Unos cuantos piquetitos

“Tan solo son unos cuantos piquetitos”, dijo el hombre frente al cadáver de su mujer, que exhibía heridas de arma blanca en el cuello, en el torso, en el abdomen, en los brazos, en las piernas. De cada una de ellas emanaban hilos de sangre que se juntaban en el borde de la cama y se trenzaban con fuerza hasta conformar una gruesa cuerda. La cuerda de sangre corrió por el piso del dormitorio, por el pasillo, llegó a la puerta, salió a la calle y alcanzó al hombre que iba cantando bajito, las manos en los bolsillos, el cuchillo húmedo en la cintura. Entonces, con la misma impiedad, lo ahorcó.

Revancha

Como todas las noches, el mago corta a la mujer en tres pedazos. Cabeza, cuerpo, extremidades. Desde una pequeña caja, la boca de ella sonríe. Con increíble destreza, con rapidez, el mago cambia de lugar las cajas: la de abajo, arriba; la de la derecha, a la izquierda. En un instante, nada es lo que era. El mago dice las palabras mágicas, las cajas se ordenan, las tapas se abren y la mujer aparece, íntegra. Su boca sigue sonriendo. Hace una reverencia frente al público y gira en dirección al mago. Él parpadea, desconcertado. Ella lo mira fijamente. Su mirada es tan penetrante que la cabeza, el cuerpo, las extremidades del mago van cayendo en rodajas como cortadas por un cuchillo gigante. El público aplaude enardecido ese truco inesperado.

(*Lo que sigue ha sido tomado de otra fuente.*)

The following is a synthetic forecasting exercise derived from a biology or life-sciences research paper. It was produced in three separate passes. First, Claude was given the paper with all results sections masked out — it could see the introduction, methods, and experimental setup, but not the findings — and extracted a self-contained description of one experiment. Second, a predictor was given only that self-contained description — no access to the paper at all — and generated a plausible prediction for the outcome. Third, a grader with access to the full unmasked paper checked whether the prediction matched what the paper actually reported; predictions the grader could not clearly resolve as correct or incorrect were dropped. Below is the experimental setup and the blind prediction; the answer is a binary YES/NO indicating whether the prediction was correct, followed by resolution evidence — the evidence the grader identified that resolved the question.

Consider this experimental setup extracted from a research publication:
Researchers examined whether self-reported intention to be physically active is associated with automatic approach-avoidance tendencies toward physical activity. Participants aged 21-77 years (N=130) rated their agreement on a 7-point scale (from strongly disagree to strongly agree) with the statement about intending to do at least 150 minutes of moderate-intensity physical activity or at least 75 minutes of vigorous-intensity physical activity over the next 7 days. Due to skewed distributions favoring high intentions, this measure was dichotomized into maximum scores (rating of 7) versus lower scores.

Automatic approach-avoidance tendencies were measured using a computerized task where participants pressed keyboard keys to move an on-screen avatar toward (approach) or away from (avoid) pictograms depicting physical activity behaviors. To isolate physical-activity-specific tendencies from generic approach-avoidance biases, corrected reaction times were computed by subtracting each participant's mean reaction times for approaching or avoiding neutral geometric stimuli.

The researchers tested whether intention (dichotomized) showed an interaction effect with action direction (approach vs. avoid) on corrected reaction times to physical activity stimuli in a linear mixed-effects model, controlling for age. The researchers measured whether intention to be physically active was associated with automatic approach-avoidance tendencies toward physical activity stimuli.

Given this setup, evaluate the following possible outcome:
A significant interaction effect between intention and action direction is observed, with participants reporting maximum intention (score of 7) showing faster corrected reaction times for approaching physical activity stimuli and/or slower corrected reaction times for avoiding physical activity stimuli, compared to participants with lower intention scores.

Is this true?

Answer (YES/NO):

La mujer vuelve a saludar y, con aire altivo, abandona el escenario sin dejar de sonreír.

Elegancia

-Este es tu regalo de despedida -dijo, y sacó de la caja un estilete de oro macizo, con su nombre grabado en la empuñadura y una esmeralda engarzada.

-¿Te gusta? ¿No es hermoso? -. Y sin esperar respuesta lo introdujo en su pecho.

Ella fue cayendo lentamente. Muerta, sí. Pero no con el cuerpo destrozado por un disparo ni con la cabeza abierta por un hacha burda. No. Muerta elegantemente, con una joya clavada en el corazón.